Employers Aggressively Evaluate Net Effects to Pharmacy Plans

Posted by Charles Middleton on 04/26/2016

Q: What are some of the top financial concerns for employer-sponsored health plans as they face the next year to 18 months?

A: A main concern is the alarming rate of increase in pharmacy spending. The prescription price index published by Express Scripts indicates that brand price inflation nearly doubled between 2011 and 2015. Brand prices on the whole were nearly 16 percent higher in 2015 over 2014. While many plans have implemented aggressive cost-containment strategies to address their health plan spending, pharmacy is sneaking up the ranks as a percentage of total health plan spending at an average of 16 percent of the total cost of employer-sponsored health care. In recent years, employers have been so focused on implementing the Affordable Care Act (ACA), that pharmacy has taken a back burner. Employers have relied almost blindly on insurance companies and third-party payers to manage their risk for them. Add to this the ACA's 2015 combined out-of-pocket maximum requirement that shifts a portion of member pharmacy costs back to the health plan, rapid increases in the FDA approval pipeline for specialty drugs, and a continued rise in profit-taking strategies among pharmaceutical companies, and you have the perfect storm for this rapid rise in overall pharmacy costs for employer-sponsored health plans.

 

Q: How has the ACA changed out-of-pocket maximums and how are these changes affecting employer-sponsored health plans?

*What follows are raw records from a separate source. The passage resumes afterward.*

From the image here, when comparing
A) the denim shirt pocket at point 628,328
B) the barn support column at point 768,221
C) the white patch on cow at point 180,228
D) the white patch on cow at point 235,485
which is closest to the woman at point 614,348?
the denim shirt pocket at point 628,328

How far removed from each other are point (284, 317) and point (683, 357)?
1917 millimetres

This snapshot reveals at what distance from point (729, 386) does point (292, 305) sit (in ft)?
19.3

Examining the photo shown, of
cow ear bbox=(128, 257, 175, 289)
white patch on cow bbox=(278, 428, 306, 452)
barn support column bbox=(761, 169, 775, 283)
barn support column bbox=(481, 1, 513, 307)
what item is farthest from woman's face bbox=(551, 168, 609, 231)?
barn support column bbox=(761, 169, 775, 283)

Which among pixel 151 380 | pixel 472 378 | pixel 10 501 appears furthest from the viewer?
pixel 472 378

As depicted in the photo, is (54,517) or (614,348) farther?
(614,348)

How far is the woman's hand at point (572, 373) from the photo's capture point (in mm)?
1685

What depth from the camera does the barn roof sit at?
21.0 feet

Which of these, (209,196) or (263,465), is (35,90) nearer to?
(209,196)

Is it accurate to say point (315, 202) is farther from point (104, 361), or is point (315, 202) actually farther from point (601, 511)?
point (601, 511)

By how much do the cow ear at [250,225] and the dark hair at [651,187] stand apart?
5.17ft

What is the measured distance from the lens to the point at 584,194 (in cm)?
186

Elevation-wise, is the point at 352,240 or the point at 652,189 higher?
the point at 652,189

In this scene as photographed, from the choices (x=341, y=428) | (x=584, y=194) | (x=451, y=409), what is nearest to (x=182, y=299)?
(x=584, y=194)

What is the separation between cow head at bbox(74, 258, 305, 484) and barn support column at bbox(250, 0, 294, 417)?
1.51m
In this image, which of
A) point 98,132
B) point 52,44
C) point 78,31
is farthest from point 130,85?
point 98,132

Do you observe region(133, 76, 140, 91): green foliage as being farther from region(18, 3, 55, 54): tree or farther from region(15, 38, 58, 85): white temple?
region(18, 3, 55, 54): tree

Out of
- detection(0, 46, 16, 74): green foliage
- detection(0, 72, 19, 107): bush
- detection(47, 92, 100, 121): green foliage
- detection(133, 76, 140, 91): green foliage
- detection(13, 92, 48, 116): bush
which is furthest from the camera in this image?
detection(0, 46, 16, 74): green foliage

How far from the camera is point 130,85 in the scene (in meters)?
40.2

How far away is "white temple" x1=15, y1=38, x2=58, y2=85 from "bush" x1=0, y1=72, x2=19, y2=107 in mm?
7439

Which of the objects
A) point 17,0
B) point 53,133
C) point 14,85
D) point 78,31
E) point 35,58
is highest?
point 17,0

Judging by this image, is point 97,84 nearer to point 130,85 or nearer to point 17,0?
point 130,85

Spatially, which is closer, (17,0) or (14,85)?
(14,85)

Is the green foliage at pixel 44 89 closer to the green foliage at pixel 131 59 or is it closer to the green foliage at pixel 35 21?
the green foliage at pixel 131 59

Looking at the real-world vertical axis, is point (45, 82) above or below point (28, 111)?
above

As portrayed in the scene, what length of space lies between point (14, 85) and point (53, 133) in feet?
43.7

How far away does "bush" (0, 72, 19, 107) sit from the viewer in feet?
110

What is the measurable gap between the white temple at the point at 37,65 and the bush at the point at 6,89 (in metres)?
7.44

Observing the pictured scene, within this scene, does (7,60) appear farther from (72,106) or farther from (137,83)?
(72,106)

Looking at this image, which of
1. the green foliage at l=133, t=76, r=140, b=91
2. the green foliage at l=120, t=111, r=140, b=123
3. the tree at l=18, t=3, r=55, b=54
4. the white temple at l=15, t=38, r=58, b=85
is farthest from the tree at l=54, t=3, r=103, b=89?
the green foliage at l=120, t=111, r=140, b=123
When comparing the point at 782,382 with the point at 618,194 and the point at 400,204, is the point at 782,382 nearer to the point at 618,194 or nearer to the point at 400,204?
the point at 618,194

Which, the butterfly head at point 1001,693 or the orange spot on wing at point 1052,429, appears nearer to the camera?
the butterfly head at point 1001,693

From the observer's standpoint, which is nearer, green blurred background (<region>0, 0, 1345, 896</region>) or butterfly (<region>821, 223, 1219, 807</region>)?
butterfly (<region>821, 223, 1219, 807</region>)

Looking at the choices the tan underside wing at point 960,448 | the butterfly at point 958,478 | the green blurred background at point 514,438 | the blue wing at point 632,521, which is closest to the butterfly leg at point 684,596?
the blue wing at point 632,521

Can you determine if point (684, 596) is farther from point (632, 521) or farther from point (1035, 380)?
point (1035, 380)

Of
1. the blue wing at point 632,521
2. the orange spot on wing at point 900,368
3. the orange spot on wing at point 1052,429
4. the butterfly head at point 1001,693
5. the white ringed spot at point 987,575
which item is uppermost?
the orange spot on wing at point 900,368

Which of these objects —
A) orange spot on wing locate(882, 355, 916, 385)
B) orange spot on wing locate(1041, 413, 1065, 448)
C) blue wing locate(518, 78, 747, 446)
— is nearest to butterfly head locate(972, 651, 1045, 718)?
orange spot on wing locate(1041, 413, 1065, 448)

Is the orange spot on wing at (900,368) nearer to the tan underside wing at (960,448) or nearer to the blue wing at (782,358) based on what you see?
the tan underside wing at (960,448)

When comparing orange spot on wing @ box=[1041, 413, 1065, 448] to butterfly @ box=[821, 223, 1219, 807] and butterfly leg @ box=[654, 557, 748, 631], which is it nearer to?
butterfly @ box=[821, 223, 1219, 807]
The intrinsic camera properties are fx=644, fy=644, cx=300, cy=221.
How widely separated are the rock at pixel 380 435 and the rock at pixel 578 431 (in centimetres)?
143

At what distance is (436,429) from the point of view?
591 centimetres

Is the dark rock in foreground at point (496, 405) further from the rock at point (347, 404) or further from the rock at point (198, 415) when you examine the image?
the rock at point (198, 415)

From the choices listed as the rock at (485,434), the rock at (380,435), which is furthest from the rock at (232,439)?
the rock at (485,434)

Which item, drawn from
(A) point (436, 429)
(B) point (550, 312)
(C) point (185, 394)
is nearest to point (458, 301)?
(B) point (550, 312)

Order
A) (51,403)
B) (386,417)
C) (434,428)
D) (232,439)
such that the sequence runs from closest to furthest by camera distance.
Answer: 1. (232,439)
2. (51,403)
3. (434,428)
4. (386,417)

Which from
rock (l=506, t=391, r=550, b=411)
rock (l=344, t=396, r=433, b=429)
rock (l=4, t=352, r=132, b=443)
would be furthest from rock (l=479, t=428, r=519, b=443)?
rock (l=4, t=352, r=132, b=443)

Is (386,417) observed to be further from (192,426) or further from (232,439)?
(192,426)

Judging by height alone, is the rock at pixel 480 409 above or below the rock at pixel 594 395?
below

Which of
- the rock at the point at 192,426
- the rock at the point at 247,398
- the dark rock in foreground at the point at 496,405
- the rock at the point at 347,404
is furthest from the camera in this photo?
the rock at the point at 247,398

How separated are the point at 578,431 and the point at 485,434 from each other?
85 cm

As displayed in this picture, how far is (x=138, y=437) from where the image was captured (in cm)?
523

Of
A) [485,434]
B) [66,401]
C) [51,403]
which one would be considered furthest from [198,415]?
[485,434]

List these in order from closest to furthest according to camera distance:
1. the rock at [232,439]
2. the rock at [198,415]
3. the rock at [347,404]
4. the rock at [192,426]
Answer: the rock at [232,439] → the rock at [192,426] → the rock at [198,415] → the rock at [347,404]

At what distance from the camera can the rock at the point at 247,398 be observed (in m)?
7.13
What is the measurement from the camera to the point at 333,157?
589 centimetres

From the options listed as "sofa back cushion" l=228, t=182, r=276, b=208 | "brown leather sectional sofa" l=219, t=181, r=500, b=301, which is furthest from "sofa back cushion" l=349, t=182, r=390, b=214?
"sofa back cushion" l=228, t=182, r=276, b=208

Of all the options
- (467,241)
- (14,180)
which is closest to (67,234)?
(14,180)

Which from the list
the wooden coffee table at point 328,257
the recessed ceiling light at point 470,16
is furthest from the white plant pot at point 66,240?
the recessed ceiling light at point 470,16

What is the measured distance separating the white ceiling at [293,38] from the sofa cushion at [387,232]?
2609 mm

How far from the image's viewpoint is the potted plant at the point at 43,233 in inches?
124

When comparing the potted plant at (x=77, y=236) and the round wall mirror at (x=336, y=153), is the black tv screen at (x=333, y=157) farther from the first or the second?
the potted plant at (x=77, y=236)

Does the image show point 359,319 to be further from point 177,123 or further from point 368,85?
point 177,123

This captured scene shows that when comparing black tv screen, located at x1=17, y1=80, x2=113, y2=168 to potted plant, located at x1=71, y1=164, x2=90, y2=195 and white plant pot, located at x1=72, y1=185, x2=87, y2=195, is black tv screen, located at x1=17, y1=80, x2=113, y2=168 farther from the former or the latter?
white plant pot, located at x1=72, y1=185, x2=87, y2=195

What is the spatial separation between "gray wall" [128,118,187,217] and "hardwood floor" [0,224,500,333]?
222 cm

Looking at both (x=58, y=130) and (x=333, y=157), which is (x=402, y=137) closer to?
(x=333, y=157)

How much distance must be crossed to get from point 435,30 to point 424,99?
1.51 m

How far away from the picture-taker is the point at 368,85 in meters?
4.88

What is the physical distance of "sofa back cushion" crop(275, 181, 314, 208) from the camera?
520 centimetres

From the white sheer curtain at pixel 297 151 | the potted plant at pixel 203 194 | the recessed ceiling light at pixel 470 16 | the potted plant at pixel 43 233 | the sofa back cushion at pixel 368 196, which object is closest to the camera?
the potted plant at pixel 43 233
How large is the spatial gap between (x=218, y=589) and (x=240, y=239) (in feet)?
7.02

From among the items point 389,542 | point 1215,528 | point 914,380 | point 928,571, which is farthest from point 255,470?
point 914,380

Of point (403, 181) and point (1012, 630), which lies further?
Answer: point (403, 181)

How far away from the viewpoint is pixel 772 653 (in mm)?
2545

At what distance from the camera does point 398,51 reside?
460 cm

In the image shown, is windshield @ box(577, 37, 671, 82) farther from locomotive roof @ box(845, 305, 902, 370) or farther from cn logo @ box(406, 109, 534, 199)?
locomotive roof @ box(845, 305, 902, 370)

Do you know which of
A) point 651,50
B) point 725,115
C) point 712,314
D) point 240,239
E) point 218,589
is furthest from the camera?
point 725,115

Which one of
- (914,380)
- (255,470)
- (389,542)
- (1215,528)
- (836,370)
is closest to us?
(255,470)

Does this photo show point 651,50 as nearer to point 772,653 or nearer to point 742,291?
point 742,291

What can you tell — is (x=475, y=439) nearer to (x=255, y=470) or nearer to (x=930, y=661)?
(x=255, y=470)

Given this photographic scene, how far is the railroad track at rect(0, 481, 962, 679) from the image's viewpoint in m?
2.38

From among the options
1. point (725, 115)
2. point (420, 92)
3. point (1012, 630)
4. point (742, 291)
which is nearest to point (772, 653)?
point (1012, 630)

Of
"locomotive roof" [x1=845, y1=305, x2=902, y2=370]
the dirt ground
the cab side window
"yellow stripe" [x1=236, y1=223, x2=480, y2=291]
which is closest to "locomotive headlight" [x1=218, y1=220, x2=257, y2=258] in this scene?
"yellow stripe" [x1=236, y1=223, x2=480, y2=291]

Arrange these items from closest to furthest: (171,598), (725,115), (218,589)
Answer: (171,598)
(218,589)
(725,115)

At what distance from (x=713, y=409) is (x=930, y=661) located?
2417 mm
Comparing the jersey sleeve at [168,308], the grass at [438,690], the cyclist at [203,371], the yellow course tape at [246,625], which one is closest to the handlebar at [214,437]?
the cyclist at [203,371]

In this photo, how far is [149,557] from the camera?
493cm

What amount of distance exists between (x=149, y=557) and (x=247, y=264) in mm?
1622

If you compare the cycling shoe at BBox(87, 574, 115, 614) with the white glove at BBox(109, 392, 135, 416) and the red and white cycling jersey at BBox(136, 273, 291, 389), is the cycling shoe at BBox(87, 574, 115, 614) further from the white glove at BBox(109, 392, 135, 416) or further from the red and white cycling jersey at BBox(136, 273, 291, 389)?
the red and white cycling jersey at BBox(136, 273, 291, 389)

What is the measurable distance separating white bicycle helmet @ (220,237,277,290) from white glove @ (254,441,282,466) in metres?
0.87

A: The ACA now limits the amount of combined (medical and pharmacy) out-of-pocket expenses — such as copays, coinsurance and deductibles, that a plan member can incur in a given year. Previously there were no requirements to implement pharmacy out-of-pocket expenses and copays did not accumulate toward the out of pocket maximum, in many cases. These combined out-of-pocket maximum changes were delayed in 2014 and implemented in 2015. In 2016, for example, a group health plan must now pay 100 percent of the health plan expenses for plan members once the member expends $6,850 in combined medical and pharmacy out-of-pocket expenses for an individual plan, and $13,700 for a family plan. With the rapidly rising cost of specialty drugs, these combined out-of-pocket maximums can easily be attained by members requiring routine maintenance medications, or some of the more advanced specialty medications on the market today. It is not uncommon to see a health plan where fewer than 2 percent of the total drugs utilized were specialty drugs, generating more than 60 percent of the total drug spend. Provenge, as one example, a common drug used for prostate cancer, averages $105,000 per month. Newly introduced hepatitis C drugs can cost up to $30,000 per script with average dosage requirements of three scripts. 

 

Q: How are employers addressing the increasing concern of pharmacy spending?

A: Clinical management programs such as prior authorization and step therapy are basic components, but no longer enough. We are seeing more employers carve out their pharmacy benefit management contracts from the insurance companies to gain greater customization, control and behind-the-scenes revenue transparency. This also allows an employer to negotiate aggressive contract terms that require the passing of all manufacturer incentives fully through to the employer. Savvy employers are becoming more aggressive about evaluating the net drug impact after rebates. Other trends include narrowing the allowed pharmacy network to create greater negotiating leverage with a select chain of pharmacies, or independent pharmacies. More employers also are adding pharmacy price transparency tools to allow plan members to go online and shop for the lowest-cost pharmacies for a given drug. We further see a greater effort to monitor and negotiate drugs that are being bought through the health plan side and run through the plan as a health claim. This is where the physician buys through his/her own wholesaler, marks up the drug and passes it through as a health plan claim.

 

Q: What can be done about the drugs running through the medical plan side?

A: Employers don't always realize that they or their consultants can implement strategies to either negotiate these drugs directly with the physician or health care provider, or they can amend the plan to force certain drugs to be bought only through the pharmacy plan and not allow the drugs to be bought at the provider level. The important thing is to be aware of these pharmacy trends and recognize the increasing role that pharmacy may be playing in their overall cost equation.